_Alıştırma metni_.

______

Her aktör çıkarı peşinde
Hesapların yeniden kurulduğu Suriye’de her aktör alanını genişletme peşinde. İsrail’in Tahran’dan koparmak istediği Şam’a karşı her gün yeni cephe açılıyor. Cihatçılar ile Suriye ordusu arasında çatışmalar sürdü. HTŞ ile SMO birbirine girdi. Doğudaki Deyrizor’da ise SDG, Şam yönetimindeki köyleri ele geçirdi.
DIŞ HABERLER SERVİSİ
Suriye’de El Kaide’nin uzantısı cihatçı Heyet Tahrir el Şam’ın Halep’e saldırısıyla tekrar alevlenen iç savaşta çatışmalar tüm hızıyla sürüyor.
Artan hareketlilikle Suriye haritası tekrar değişirken her aktör, bölgedeki kaostan pay kapma peşinde.
HAMA’DA ÇATIŞMA TAM GAZ SÜRÜYOR
Halep’i ele geçirdikten sonra güneydeki Hama’ya ilerleyen HTŞ çeteleri ile Suriye Ordusu arasındaki çatışmalar sürdü. Hama yönünde, HTŞ militanları Hanasır şehir merkezini ele geçirdi. Hama’nın kuzeybatısındaki şehirde 100’den fazla Suriye Ordusu askeri HTŞ’ye bağlı çeteler tarafından esir alındı. HTŞ, taarruzu desteklemek için bölgeye daha fazla milis aktarırken Suriye medyası, Suriye ordusunun Hama’ya yapılan saldırıları engellemeyi başardığını aktardı.
RUSYA’DAN HTŞ’YE HAVA SALDIRISI
Rusya’nın ayrıca Fırat Nehri’nin doğusundaki Tabka ilçesinden askeri teçhizat ve mühimmatlarını rejim kontrolündeki Humus iline sevk etmeye başladığı öğrenildi. Rus savaş uçakları ise önceki gece Halep ve İdlib’in yanı sıra Hama’nın kuzeyinde cihatçıları bombalamaya devam etti. İdlib’de cihatçıların tedavi gördüğü bir hastanenin vurulduğu belirtildi.

______

_Çıkarılan kayıtlar_.
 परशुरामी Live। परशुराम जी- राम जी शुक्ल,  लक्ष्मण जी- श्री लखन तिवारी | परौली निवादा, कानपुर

______

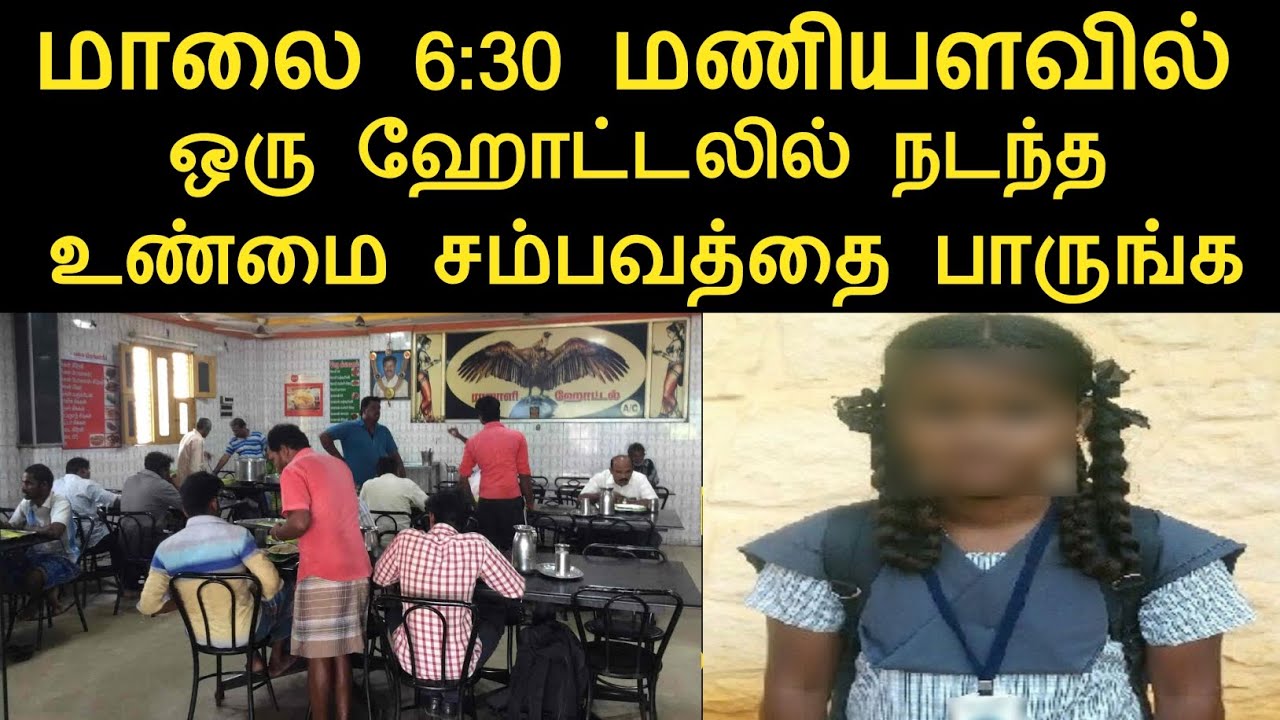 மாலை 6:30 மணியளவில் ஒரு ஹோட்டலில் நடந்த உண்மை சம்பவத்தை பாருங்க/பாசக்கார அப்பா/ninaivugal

______

_Yapılacak iş_. Suriye haberinden "DIŞ HABERLER SERVİSİ" ile "engellemeyi başardığını aktardı." arasındaki bölümü, iki ifade de dahil olmak üzere birebir çıkarın.

_Tamamlanmış alıştırma_.
DIŞ HABERLER SERVİSİ
Suriye’de El Kaide’nin uzantısı cihatçı Heyet Tahrir el Şam’ın Halep’e saldırısıyla tekrar alevlenen iç savaşta çatışmalar tüm hızıyla sürüyor.
Artan hareketlilikle Suriye haritası tekrar değişirken her aktör, bölgedeki kaostan pay kapma peşinde.
HAMA’DA ÇATIŞMA TAM GAZ SÜRÜYOR
Halep’i ele geçirdikten sonra güneydeki Hama’ya ilerleyen HTŞ çeteleri ile Suriye Ordusu arasındaki çatışmalar sürdü. Hama yönünde, HTŞ militanları Hanasır şehir merkezini ele geçirdi. Hama’nın kuzeybatısındaki şehirde 100’den fazla Suriye Ordusu askeri HTŞ’ye bağlı çeteler tarafından esir alındı. HTŞ, taarruzu desteklemek için bölgeye daha fazla milis aktarırken Suriye medyası, Suriye ordusunun Hama’ya yapılan saldırıları engellemeyi başardığını aktardı.